• _To do_:
Transcribe every entry word for word.

• _Material to process_:
· · · ·

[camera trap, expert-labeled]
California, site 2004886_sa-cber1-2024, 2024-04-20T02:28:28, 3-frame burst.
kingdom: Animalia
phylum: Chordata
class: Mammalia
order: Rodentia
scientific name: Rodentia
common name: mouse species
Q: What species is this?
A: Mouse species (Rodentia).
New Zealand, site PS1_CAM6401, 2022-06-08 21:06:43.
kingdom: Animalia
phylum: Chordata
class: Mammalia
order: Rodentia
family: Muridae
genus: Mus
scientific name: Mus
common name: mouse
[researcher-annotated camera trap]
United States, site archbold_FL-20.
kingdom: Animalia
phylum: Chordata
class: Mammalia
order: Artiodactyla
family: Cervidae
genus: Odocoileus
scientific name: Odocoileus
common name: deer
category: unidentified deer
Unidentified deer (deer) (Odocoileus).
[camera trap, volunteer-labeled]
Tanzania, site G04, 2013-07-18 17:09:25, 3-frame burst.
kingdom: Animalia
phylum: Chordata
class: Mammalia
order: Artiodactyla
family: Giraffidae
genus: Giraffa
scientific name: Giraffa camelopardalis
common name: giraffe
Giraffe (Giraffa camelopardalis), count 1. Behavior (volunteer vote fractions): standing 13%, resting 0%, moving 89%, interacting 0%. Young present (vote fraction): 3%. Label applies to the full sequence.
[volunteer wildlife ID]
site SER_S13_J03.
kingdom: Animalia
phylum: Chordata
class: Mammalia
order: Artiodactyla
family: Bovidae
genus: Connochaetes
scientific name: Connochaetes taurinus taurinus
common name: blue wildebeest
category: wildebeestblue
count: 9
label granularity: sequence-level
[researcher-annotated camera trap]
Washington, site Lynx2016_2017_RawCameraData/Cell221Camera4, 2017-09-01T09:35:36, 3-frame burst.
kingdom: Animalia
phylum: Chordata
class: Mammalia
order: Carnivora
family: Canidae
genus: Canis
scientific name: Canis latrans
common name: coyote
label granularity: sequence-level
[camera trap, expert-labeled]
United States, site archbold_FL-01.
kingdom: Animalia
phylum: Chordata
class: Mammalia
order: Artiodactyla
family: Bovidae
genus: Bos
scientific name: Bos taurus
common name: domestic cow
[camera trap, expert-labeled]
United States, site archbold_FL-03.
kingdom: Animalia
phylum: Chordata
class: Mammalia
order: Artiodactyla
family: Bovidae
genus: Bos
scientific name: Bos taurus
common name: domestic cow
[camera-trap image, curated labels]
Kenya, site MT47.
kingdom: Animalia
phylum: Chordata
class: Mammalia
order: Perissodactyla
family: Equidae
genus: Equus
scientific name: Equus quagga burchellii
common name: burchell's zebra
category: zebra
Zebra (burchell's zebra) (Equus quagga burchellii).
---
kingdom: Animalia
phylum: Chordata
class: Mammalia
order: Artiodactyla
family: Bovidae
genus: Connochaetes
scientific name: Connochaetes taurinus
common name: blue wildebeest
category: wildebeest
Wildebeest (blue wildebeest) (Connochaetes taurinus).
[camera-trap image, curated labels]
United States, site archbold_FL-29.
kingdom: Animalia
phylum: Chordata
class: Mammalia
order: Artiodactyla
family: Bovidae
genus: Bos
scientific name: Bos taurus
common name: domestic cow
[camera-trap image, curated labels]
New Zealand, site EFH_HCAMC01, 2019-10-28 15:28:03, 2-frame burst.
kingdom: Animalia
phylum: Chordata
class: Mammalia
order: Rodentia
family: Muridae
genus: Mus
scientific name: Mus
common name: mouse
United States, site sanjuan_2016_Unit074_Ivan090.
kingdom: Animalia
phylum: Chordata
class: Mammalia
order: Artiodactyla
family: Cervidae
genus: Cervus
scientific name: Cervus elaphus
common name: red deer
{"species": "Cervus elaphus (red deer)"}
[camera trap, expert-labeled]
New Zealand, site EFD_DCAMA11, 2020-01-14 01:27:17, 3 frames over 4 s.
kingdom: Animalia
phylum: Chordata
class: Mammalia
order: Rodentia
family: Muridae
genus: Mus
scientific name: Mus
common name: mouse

· · · ·

• _Response box_:
[camera trap, expert-labeled]
California, site 2004886_sa-cber1-2024, 2024-04-20T02:28:28, 3-frame burst.
kingdom: Animalia
phylum: Chordata
class: Mammalia
order: Rodentia
scientific name: Rodentia
common name: mouse species
Q: What species is this?
A: Mouse species (Rodentia).
New Zealand, site PS1_CAM6401, 2022-06-08 21:06:43.
kingdom: Animalia
phylum: Chordata
class: Mammalia
order: Rodentia
family: Muridae
genus: Mus
scientific name: Mus
common name: mouse
[researcher-annotated camera trap]
United States, site archbold_FL-20.
kingdom: Animalia
phylum: Chordata
class: Mammalia
order: Artiodactyla
family: Cervidae
genus: Odocoileus
scientific name: Odocoileus
common name: deer
category: unidentified deer
Unidentified deer (deer) (Odocoileus).
[camera trap, volunteer-labeled]
Tanzania, site G04, 2013-07-18 17:09:25, 3-frame burst.
kingdom: Animalia
phylum: Chordata
class: Mammalia
order: Artiodactyla
family: Giraffidae
genus: Giraffa
scientific name: Giraffa camelopardalis
common name: giraffe
Giraffe (Giraffa camelopardalis), count 1. Behavior (volunteer vote fractions): standing 13%, resting 0%, moving 89%, interacting 0%. Young present (vote fraction): 3%. Label applies to the full sequence.
[volunteer wildlife ID]
site SER_S13_J03.
kingdom: Animalia
phylum: Chordata
class: Mammalia
order: Artiodactyla
family: Bovidae
genus: Connochaetes
scientific name: Connochaetes taurinus taurinus
common name: blue wildebeest
category: wildebeestblue
count: 9
label granularity: sequence-level
[researcher-annotated camera trap]
Washington, site Lynx2016_2017_RawCameraData/Cell221Camera4, 2017-09-01T09:35:36, 3-frame burst.
kingdom: Animalia
phylum: Chordata
class: Mammalia
order: Carnivora
family: Canidae
genus: Canis
scientific name: Canis latrans
common name: coyote
label granularity: sequence-level
[camera trap, expert-labeled]
United States, site archbold_FL-01.
kingdom: Animalia
phylum: Chordata
class: Mammalia
order: Artiodactyla
family: Bovidae
genus: Bos
scientific name: Bos taurus
common name: domestic cow
[camera trap, expert-labeled]
United States, site archbold_FL-03.
kingdom: Animalia
phylum: Chordata
class: Mammalia
order: Artiodactyla
family: Bovidae
genus: Bos
scientific name: Bos taurus
common name: domestic cow
[camera-trap image, curated labels]
Kenya, site MT47.
kingdom: Animalia
phylum: Chordata
class: Mammalia
order: Perissodactyla
family: Equidae
genus: Equus
scientific name: Equus quagga burchellii
common name: burchell's zebra
category: zebra
Zebra (burchell's zebra) (Equus quagga burchellii).
---
kingdom: Animalia
phylum: Chordata
class: Mammalia
order: Artiodactyla
family: Bovidae
genus: Connochaetes
scientific name: Connochaetes taurinus
common name: blue wildebeest
category: wildebeest
Wildebeest (blue wildebeest) (Connochaetes taurinus).
[camera-trap image, curated labels]
United States, site archbold_FL-29.
kingdom: Animalia
phylum: Chordata
class: Mammalia
order: Artiodactyla
family: Bovidae
genus: Bos
scientific name: Bos taurus
common name: domestic cow
[camera-trap image, curated labels]
New Zealand, site EFH_HCAMC01, 2019-10-28 15:28:03, 2-frame burst.
kingdom: Animalia
phylum: Chordata
class: Mammalia
order: Rodentia
family: Muridae
genus: Mus
scientific name: Mus
common name: mouse
United States, site sanjuan_2016_Unit074_Ivan090.
kingdom: Animalia
phylum: Chordata
class: Mammalia
order: Artiodactyla
family: Cervidae
genus: Cervus
scientific name: Cervus elaphus
common name: red deer
{"species": "Cervus elaphus (red deer)"}
[camera trap, expert-labeled]
New Zealand, site EFD_DCAMA11, 2020-01-14 01:27:17, 3 frames over 4 s.
kingdom: Animalia
phylum: Chordata
class: Mammalia
order: Rodentia
family: Muridae
genus: Mus
scientific name: Mus
common name: mouse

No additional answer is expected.